▶ [EXERCISE]: Retype the records below from their first line through the line containing "category: black bear", and include nothing else.

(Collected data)

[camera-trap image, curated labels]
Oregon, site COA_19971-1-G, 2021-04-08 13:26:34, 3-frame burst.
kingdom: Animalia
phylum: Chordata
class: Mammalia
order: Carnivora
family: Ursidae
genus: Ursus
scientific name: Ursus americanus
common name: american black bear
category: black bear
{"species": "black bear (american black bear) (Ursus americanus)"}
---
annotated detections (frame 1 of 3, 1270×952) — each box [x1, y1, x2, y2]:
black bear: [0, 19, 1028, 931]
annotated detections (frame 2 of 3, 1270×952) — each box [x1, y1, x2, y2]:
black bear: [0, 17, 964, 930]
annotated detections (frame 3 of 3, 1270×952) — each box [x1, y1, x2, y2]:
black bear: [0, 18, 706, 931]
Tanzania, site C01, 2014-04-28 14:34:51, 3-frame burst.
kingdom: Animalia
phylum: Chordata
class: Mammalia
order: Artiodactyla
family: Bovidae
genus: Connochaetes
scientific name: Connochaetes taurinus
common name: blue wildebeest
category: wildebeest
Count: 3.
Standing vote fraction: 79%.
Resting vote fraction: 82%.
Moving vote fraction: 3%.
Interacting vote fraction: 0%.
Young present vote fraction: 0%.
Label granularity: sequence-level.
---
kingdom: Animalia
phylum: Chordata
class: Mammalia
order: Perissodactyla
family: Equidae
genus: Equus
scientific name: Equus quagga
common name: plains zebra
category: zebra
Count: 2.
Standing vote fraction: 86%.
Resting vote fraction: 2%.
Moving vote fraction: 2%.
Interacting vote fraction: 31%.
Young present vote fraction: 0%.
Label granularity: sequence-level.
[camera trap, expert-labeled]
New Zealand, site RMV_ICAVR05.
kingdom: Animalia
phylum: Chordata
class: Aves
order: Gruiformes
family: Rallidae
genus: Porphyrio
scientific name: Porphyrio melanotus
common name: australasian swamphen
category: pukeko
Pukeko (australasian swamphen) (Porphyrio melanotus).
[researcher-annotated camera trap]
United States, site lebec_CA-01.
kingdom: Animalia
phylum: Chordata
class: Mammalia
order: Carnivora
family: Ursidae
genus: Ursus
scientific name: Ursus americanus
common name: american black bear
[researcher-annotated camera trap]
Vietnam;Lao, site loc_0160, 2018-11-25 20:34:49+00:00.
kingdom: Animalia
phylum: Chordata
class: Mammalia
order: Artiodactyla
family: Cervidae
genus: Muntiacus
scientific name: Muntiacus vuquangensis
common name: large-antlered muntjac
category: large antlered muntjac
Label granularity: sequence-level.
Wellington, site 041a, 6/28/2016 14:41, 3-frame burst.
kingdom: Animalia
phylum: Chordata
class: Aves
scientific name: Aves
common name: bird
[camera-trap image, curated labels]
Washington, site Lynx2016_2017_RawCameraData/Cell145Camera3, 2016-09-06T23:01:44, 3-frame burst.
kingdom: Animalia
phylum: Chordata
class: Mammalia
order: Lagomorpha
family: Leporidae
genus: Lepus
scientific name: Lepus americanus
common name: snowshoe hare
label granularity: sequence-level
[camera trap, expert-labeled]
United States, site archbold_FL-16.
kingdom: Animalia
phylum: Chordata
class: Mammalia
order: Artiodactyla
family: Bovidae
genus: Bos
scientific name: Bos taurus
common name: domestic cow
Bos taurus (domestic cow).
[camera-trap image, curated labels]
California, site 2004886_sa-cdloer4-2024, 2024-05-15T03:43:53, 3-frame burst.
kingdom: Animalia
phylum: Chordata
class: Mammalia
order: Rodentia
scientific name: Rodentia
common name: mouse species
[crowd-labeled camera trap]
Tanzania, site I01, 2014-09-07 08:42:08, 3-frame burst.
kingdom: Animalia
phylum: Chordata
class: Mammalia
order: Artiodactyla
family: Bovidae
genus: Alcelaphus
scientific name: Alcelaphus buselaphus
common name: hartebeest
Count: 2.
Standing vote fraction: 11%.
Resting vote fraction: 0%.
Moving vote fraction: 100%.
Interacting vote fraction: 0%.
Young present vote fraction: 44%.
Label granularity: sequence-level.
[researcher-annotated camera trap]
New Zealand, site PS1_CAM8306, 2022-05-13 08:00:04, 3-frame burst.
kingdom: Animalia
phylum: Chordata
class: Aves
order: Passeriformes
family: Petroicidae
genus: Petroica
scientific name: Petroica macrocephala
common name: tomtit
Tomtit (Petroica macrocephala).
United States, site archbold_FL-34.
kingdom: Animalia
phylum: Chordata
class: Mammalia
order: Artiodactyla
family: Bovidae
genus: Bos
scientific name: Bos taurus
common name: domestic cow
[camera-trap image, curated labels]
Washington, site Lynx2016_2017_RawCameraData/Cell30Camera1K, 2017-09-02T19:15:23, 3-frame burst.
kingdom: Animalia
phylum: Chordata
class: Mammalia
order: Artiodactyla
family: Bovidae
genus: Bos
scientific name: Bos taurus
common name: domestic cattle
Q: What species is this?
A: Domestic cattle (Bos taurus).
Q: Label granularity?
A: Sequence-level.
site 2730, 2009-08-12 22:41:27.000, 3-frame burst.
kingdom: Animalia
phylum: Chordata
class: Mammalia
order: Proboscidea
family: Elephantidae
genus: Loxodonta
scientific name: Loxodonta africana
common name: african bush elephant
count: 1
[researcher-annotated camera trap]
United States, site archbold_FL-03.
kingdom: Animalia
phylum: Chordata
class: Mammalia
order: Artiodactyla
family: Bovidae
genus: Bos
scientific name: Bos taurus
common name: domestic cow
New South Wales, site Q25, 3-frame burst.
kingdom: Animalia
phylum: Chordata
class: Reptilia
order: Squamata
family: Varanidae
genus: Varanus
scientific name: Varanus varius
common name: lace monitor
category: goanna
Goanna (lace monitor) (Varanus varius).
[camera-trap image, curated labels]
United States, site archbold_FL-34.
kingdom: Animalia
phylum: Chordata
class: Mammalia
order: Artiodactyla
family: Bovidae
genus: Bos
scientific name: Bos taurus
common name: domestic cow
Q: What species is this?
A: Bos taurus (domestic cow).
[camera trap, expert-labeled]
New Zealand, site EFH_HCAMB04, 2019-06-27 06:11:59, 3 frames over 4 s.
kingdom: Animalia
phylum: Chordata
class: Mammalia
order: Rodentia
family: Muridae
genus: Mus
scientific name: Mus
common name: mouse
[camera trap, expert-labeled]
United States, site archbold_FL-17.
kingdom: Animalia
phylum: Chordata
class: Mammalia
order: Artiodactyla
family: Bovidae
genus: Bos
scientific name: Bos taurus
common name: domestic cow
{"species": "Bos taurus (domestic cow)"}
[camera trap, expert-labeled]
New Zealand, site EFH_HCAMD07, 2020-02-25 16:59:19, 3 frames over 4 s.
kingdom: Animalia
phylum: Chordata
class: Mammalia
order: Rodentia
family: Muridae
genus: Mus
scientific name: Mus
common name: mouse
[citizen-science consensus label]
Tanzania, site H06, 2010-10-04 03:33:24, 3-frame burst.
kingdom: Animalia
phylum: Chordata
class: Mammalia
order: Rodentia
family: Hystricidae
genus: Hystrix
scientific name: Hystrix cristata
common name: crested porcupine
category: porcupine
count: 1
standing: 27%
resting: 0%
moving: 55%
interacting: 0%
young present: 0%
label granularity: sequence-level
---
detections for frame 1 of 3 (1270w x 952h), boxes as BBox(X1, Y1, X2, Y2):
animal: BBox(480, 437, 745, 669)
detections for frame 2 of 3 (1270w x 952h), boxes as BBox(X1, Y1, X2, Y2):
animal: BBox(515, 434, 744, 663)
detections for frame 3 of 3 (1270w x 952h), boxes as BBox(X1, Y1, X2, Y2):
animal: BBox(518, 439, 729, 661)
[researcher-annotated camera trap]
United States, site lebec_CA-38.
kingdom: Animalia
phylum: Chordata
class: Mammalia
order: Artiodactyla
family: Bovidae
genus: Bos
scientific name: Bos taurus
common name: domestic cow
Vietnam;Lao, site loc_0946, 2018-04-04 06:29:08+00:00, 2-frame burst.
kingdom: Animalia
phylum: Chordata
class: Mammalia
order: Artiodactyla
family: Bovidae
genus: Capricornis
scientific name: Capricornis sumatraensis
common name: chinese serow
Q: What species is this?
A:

▶ [RESULT FOR THIS EXERCISE]:
[camera-trap image, curated labels]
Oregon, site COA_19971-1-G, 2021-04-08 13:26:34, 3-frame burst.
kingdom: Animalia
phylum: Chordata
class: Mammalia
order: Carnivora
family: Ursidae
genus: Ursus
scientific name: Ursus americanus
common name: american black bear
category: black bear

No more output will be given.